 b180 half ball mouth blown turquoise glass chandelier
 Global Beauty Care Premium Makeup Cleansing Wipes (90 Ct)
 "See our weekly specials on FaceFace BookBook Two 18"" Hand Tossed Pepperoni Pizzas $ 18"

--

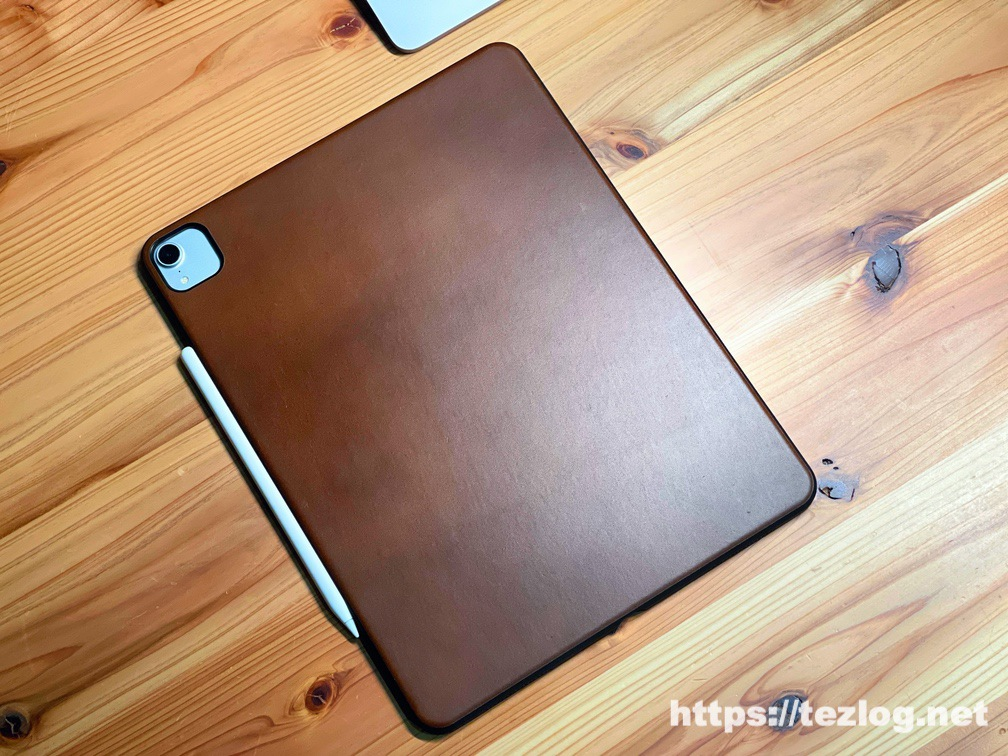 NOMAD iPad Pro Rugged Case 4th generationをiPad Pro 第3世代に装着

PROMPT: The answer is the lines above between the line holding "Global Beauty Care" and the line holding "our weekly specials", inclusive, each written out exactly, and no others.

WRITTEN RESPONSE:
 Global Beauty Care Premium Makeup Cleansing Wipes (90 Ct)
 "See our weekly specials on FaceFace BookBook Two 18"" Hand Tossed Pepperoni Pizzas $ 18"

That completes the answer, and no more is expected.